Ilhan Gokhan (Biomedical Engineering)

Gokhan

Ilhan Gokhan is a MD-PhD candidate in Biomedical Engineering. He investigates heart disease using tissue-engineered stem cell models, with a special interest in arrhythmogenic cardiomyopathy, an inherited condition that disturbs heart function and rhythm. Ilhan has served as a TF for Physiological Systems for the past four years, including one year as head TF, and enjoys sharing clinical anecdotes with his students to help them contextualize what they've learned. Ilhan is appreciative of his own mentors in the laboratory and clinic, and hopes to make teaching a key part of a future in academic medicine.

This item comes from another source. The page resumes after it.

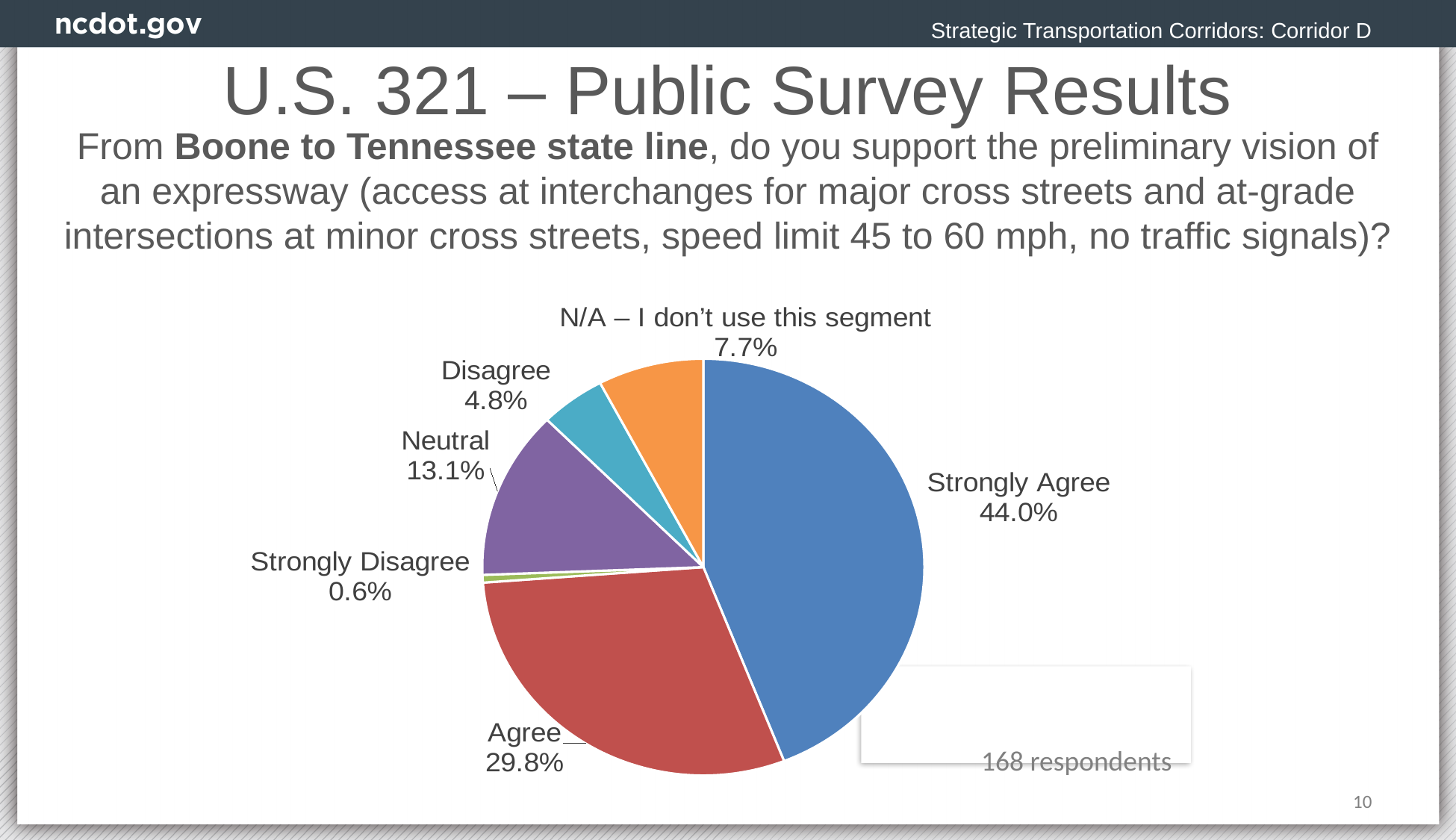
What share of respondents answered N/A – I don't use this segment? 7.7% What kind of chart is shown on the slide? pie chart Which response category has the largest slice of the pie? Strongly Agree Which response category has the smallest slice of the pie? Strongly Disagree What share of respondents answered Agree? 29.8% How many slices does the pie chart have? 6 What share of respondents answered Strongly Agree? 44.0% What share of respondents answered Neutral? 13.1% What is the difference in percentage points between Strongly Agree and Agree? 14.2 What share of respondents answered Strongly Disagree? 0.6% What share of respondents answered Disagree? 4.8% How many respondents does the chart note say took the survey? 168 respondents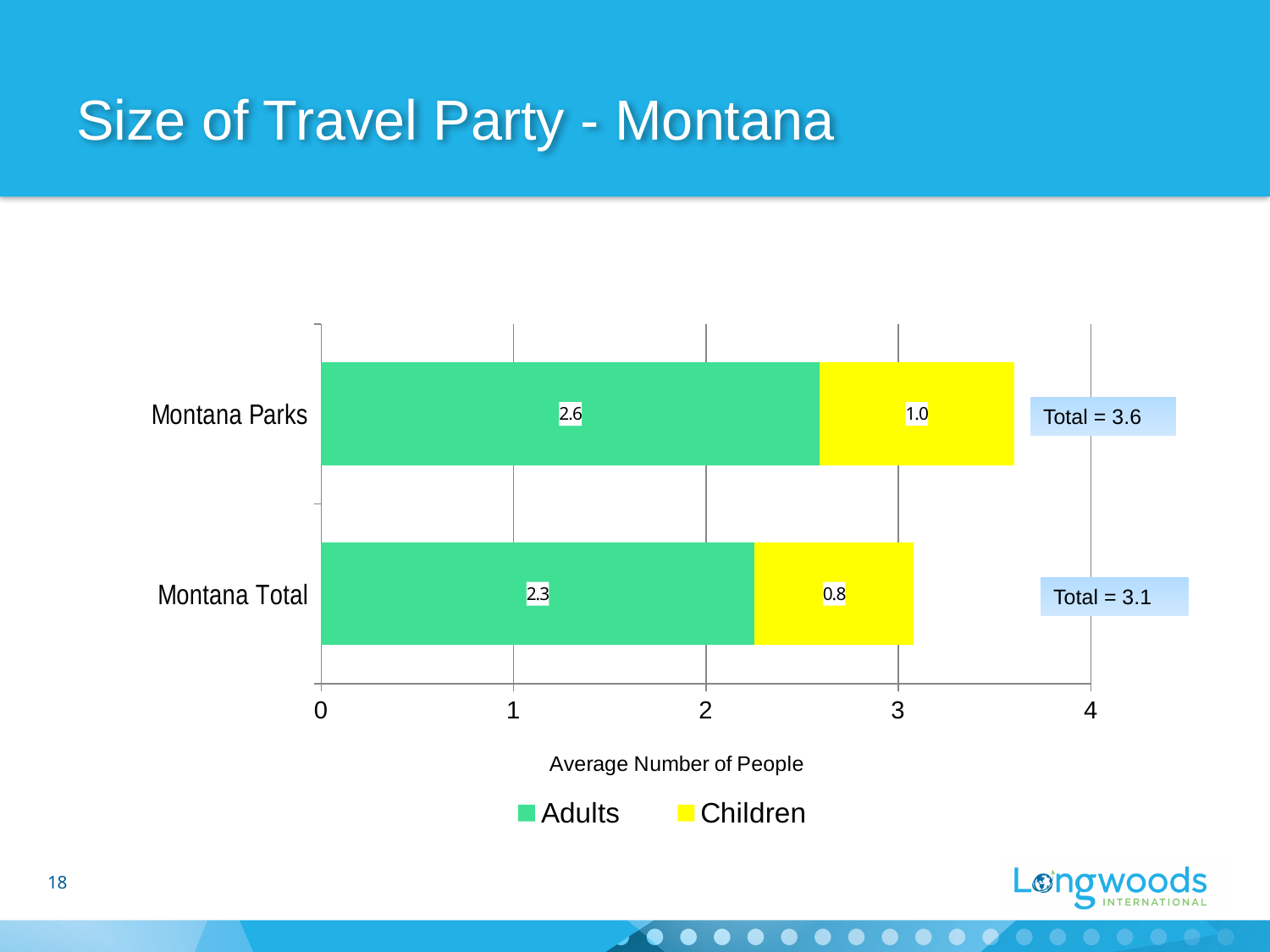
Which category has the higher average number of adults, Montana Parks or Montana Total? Montana Parks What is the average number of adults in the travel party for Montana Parks? 2.6 What is the difference in the average number of adults between Montana Parks and Montana Total? 0.3 Which category has the lowest average number of children? Montana Total What is the total travel party size for Montana Parks? 3.6 What type of chart is shown on the slide? Stacked bar chart How many series does the legend list? 2 What is the difference in total travel party size between Montana Parks and Montana Total? 0.5 What is the label of the x axis? Average Number of People What is the average number of children in the travel party for Montana Total? 0.8 What is the average number of children in the travel party for Montana Parks? 1.0 What is the total travel party size for Montana Total? 3.1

Diana Laura Martinez-Montes (History)

Diana

Diana Laura Martínez-Montes is a PhD candidate in History. Her dissertation presents a social political history of mass incarceration, the criminalization of migrants, and migrant protest in New York City from the 1980s to the 2010s. Diana Laura also curates The Bushwick Archive, a Brooklyn-based digital community archive that documents testimonies of dispossession, migrant place-making, and working-class urbanism in her home city. At Yale, she co-leads the Public Humanities Working Group. Prior to pursuing a PhD, Diana Laura worked in the crimmigration legal field where she advocated for incarcerated and migrant New Yorkers in post-conviction criminal proceedings. She graduated Phi Beta Kappa with a degree in History and Spanish from Swarthmore College.

Frances Moore (Molecular, Cellular, and Developmental Biology)

Frances

Frances Moore is a PhD candidate in Molecular, Cellular, and Developmental Biology. She is in the Bahmanyar Lab where she studies lipid metabolism. Outside of research, Frances is committed to making learning accessible and actively works to create spaces where her students can learn without fear of being ‘wrong’. Frances is extremely grateful to be a recipient of this award and wants to thank her students for believing in her. 
 

Wulfstan Scouller (History)

Wulf

Wulfstan Scouller is a PhD candidate in History, focusing the on the social history and political economy of early America. His dissertation examines King Philip’s War, a late 17th century conflict between the United Colonies of Massachusetts, Connecticut, and Plymouth, and several Native American nations, including the Wampanoags, Narragansetts, and Wabanakis. It identifies the transatlantic connections of goods, credit, and people that made the war possible, as well as the socio-economic and ecological reverberations around the New England region and Atlantic world. Wulf is from Monmouth, in South Wales.

Amber Sheu (Chemistry)

Amber

Amber Sheu is a PhD student in Chemistry. Her research primarily involves complex molecule synthesis. Prior to Yale, she obtained BS degrees in chemistry and biological sciences at UC Irvine, where she developed a passion for learning and teaching organic chemistry.


 

Lan Wei (Ecology and Evolutionary Biology)

Wei

Lan Wei is a PhD student in Ecology and Evolutionary Biology. In fall 2024, she was a teaching fellow for Plant Diversity and Evolution taught by Professor Erika Edwards. At Yale, she has also been a teaching fellow for Evolutionary Biology and Principles of Ecology and Evolutionary Biology. Her academic work is largely driven by an interest in natural history, and her dissertation research explores the evolution and photosynthetic physiology of drought-adapted succulent plants within a comparative, phylogeny-based framework. Lan earned her BSc from the University of California, Berkeley, where she spent four semesters serving as a General Biology peer tutor and teaching a student-run introductory botany course. Having benefited from compassionate mentorship throughout her academic journey, particularly during her undergraduate and graduate studies, Lan aims to create a learning environment where all students feel supported.